Batı Şeria ikinci Gazze mi oluyor? 'Ot biçme' kod adlı katliam başladı

Gazze’de soykırım yapmasına rağmen uluslararası toplumdan gelen yetersiz tepkiden cesaret alan İsrail, aynı vahşeti “Ot biçme” operasyonu adı altında Batı Şeria’da uyguluyor.
YILMAZ BİLGEN'İN HABERİ- Siyonist işgal güçleri, Batı Şeria’yı ikinci Gazze yapmak için sistematik saldırılarını artırdı. Gazetemize konuşan uzmanlar, İsrail ordusunun “ot biçme” adını verdiği operasyonla Batı Şeria’da yeni bir katliam dalgasının başladığını anlattı. Filistinli araştırmacı İslam Nabil, İsrail yöneticilerinin “Batı Şeria’nın 1948 ve 1967’de işgali tamamlanmıştı. Geri çıkarak hata ettik. Şimdi bu yarım kalan işi tamamlayarak arzımevud yürüyüşümüzü devam ettirmemiz gerekiyor” şeklindeki beyanatlarını hatırlatarak şöyle konuştu: İsrail, Gazze’de yaptığı tarihî soykırım ve bir kenti toptan yok etmesine karşı sergilenen kayıtsızlıktan cesaret alarak Batı Şeria için de aynı senaryoyu tekrar ettiriyor. Burada 3 milyon 500 binden fazla sivil yaşıyor. Siyonistler 700 bin istilacıyı zaten ‘yerleşimci’ adı altında bölgeye soktu. Bunları da silahlandırıyor. Tüm dünya yakın zamanda Gazze’deki görüntülerin benzerini Batı Şeria’da görecek. Şu ana kadar 664 şehit ve 5.600 yaralı var.
ÇOCUKLAR ÖZEL HEDEF
İsrail işgal güçleri Gazze ve Batı Şeria’da çocukları özel hedef olarak görüyor. İsrail medyasında çıkan bazı haberlere göre sırf çocuk vurması için fanatik Siyonist keskin nişancılardan oluşan avcı timleri kuruldu. Konunun uzmanlarından Sadek Abu Amer, Filistinli çocukların özel hedef olduğu bilgisini doğruladı ve şu bilgileri aktardı:
Siyonist işgal güçleri 29 Ağustos 2024 itibarıyla, doğrudan evlerde, okullarda ve hastanelerde hedef alarak 17.000’den fazla çocuğu öldürdü. Bunların bazıları keskin nişancı timleri ve doğrudan roket saldırıları ile kasıtlı bir biçimde katledildi. Resmî kayıtlara göre her 15 dakikada bir Filistinli çocuk öldürülüyor. Çocukların Siyonist işgalciler tarafından özellikle hedef alınması, stratejik ve dinî sebeplerin bir karışımına dayanmaktadır. Bu durum, aşırı yorumlanmış siyasi açıklamalar ve muharref Tevrat metinleri tarafından pekiştirilmektedir. Stratejik olarak, çocukların hedef alınması, Filistin direnişinin moralini kırmak ve zayıflatmak amacıyla bir araç olarak görülmektedir. Ayrıca, Filistinli aileler üzerinde psikolojik baskı oluşturarak direnişi taviz vermeye zorlamayı hedeflenmekte. Diğer boyut ise “çocuğunu korumak istiyorsan göç et” baskısı oluşturmak. Yani demografik faktör.

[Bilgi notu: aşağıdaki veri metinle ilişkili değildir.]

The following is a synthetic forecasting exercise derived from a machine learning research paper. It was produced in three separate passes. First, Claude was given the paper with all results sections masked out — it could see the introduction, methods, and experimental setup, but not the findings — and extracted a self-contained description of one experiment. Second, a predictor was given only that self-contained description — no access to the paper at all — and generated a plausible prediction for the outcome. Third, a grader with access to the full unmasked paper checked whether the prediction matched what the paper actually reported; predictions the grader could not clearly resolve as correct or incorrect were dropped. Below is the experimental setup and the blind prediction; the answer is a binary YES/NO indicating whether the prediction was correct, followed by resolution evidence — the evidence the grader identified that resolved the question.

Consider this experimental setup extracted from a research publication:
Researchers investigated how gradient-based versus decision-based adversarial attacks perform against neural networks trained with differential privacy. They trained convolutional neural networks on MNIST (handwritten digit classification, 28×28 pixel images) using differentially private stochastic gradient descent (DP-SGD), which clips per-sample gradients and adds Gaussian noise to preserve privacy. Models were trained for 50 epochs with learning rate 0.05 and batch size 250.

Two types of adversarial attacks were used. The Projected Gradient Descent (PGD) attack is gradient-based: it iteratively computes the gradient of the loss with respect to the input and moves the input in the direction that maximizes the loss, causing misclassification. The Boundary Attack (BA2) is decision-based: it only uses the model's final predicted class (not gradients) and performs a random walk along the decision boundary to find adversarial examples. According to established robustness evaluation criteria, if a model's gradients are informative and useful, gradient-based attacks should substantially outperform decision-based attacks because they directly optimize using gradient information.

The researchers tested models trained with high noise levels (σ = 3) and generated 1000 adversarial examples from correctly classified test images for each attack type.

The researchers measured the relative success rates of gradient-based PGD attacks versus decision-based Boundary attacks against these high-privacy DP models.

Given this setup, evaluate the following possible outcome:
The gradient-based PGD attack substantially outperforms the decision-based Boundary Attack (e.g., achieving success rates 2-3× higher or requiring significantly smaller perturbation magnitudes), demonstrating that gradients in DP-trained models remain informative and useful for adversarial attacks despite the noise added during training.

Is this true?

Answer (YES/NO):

Her bir çocuğu gelecekte karşılarına çıkacak nefer olarak gördükleri için katletmekte beis görmüyorlar. Naftali Bennett ve Avi Dichter, Filistinli çocukları ‘gelecek tehdidi’ olarak tanımlayarak şiddet ve soykırımı meşrulaştıran bir zihniyeti yansıtmaktadır. Ayrıca, eski Kültür ve Spor Bakanı Miri Regev’in Filistinli çocukları ‘küçük yılanlar’ olarak nitelendirdiği açıklaması ve mevcut Savunma Bakanı Yoav Gallant’ın Filistinlilerin “insan olmadığını” belirttiği açıklama gibi birçok diğer açıklama, bu bakış açısının İsrail Siyonizminin zihniyetine ne kadar derinlemesine yerleştiğini göstermektedir.
TAMAMEN DİN SAVAŞI
Konu ile ilgili birçok makale ve esere imza atan İlahiyatçı-Dinler Tarihi Uzmanı Nuh Arslantaş’a göre de İsrail’in Gazze vahşetinin arka planında dinî metinler var. Netanyahu’nun daha önceki açıklamalarına dikkat çeken Arslantaş “İsrail’de devlet erkinin devam etmekte olan savaşı, bir din savaşı olarak kodladığının en somut örneğidir. Arapları ortadan kaldırmak, Mabed’in inşâsından da öncelikli. Gazze ve Batı Şeria’dan sonra ‘ilahi kurtuluş’a ulaşacaklarına, ‘kutsal kitap’ta vadedilen din devleti İsrail’in kurulmasına doğru hızla yol alacaklarına inanıyorlar” görüşünü dile getirdi.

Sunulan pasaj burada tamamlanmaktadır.